Retapamulin is a novel semisynthetic pleuromutilin antibiotic specifically designed for use as a topical agent. The unique mode of action by which retapamulin selectively inhibits bacterial protein synthesis differentiates it from other nonpleuromutilin antibacterial agents that target the ribosome or ribosomal factors, minimizing the potential for target-specific cross-resistance with other antibacterial classes in current use. In vitro studies show that retapamulin has high potency against the Gram-positive bacteria (Staphylococcus aureus, Streptococcus pyogenes, and coagulase-negative staphylococci) commonly found in skin and skin-structure infections (SSSIs), including S. aureus strains with resistance to agents such as macrolides, fusidic acid, or mupirocin, and other less common organisms associated with SSSIs, anaerobes, and common respiratory tract pathogens. Clinical studies have shown that twice-daily topical retapamulin for 5 days is comparable to 10 days of oral cephalexin in the treatment of secondarily infected traumatic lesions. A 1% concentration of retapamulin ointment has been approved for clinical use as an easily applied treatment with a short, convenient dosing regimen for impetigo. Given the novel mode of action, low potential for cross-resistance with established antibacterial agents, and high in vitro potency against many bacterial pathogens commonly recovered from SSSIs, retapamulin is a valuable enhancement over existing therapeutic options.

Figure 1

In multi-step studies, increased minimum inhibitory concentrations (MICs) to retapamulin were seen among Staphylococcus aureus isolates, but required more passages compared with mupirocin or fusidic acid; figure shows a summary of the 12 S. aureus isolates tested.
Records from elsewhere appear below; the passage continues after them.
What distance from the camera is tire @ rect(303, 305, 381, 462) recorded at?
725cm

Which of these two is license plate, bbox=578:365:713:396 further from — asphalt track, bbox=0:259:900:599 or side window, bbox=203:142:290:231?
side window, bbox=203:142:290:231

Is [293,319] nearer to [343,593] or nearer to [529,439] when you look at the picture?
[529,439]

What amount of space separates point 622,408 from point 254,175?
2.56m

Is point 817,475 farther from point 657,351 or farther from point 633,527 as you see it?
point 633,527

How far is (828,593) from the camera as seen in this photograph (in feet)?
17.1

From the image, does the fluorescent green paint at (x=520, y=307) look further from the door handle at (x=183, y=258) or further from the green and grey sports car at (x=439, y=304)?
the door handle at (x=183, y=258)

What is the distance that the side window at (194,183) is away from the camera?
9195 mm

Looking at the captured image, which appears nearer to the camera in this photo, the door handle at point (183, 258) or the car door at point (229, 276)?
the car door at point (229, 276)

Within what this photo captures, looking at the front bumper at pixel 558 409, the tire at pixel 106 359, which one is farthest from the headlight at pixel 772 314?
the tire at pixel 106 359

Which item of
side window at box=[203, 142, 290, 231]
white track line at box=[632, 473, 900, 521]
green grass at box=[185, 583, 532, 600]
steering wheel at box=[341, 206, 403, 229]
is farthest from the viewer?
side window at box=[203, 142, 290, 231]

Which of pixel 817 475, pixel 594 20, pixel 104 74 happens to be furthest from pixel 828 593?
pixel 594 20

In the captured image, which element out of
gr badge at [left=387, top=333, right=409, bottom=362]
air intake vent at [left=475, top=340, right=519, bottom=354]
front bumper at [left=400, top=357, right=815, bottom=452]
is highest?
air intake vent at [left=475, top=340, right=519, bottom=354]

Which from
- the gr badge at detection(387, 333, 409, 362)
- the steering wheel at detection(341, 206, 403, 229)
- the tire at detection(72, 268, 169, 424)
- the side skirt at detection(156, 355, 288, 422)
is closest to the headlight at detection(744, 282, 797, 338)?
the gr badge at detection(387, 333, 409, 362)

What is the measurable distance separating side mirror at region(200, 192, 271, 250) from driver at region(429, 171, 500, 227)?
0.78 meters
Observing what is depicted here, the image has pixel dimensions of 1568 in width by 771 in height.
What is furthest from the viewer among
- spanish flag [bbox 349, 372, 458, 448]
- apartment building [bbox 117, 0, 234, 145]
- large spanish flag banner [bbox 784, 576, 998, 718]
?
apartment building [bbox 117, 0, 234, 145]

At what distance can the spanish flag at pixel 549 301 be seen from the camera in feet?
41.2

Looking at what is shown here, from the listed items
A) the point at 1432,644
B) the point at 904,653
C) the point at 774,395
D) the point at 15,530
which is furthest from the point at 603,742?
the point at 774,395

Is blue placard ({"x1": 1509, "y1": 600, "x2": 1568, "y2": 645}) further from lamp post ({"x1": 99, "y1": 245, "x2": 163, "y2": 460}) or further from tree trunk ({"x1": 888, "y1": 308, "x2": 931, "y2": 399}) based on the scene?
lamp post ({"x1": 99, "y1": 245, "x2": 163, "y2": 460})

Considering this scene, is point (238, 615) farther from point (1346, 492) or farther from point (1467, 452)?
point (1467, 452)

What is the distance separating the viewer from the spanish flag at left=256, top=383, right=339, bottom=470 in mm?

Drawn from data of Kosowska-Shick et al.

Figure 2

Clinical success rates at follow-up in the per-protocol clinical populations from randomized controlled clinical trials comparing topical retapamulin, 1%, twice daily for 5 days, with placebo in the treatment of impetigo and oral cephalexin, 500 mg, twice daily for 10 days, in the treatment of secondarily infected traumatic lesions (SITLs) and secondarily infected dermatitis (SID). Drawn from data of Koning et al, Free et al, and Parish et al.

Figure 3

Compliance with retapamulin was greater than that for cephalexin in patients with secondarily infected traumatic lesions treated with topical retapamulin, 1%, twice daily for 5 days, or with oral cephalexin, 500 mg, twice daily for 10 days; figure shows pooled data from two identical randomized controlled clinical trials (Study 030A and 030B) for intent-to-treat patients who were 80%–120% compliant with study treatment. For secondarily infected dermatitis (Study 032), there was no difference in compliance between the two treatment arms. Patients ≥13 years of age received cephalexin capsules; those who were younger received cephalexin suspension. Drawn from data of GlaxoSmithKline.

Figure 4

Patients with secondarily infected dermatitis treated with topical retapamulin, 1%, twice daily for 5 days, or with oral cephalexin, 500 mg, twice daily for 10 days, recorded a marked preference for topical therapy over oral therapy in both treatment arms. Drawn from data of Parish et al.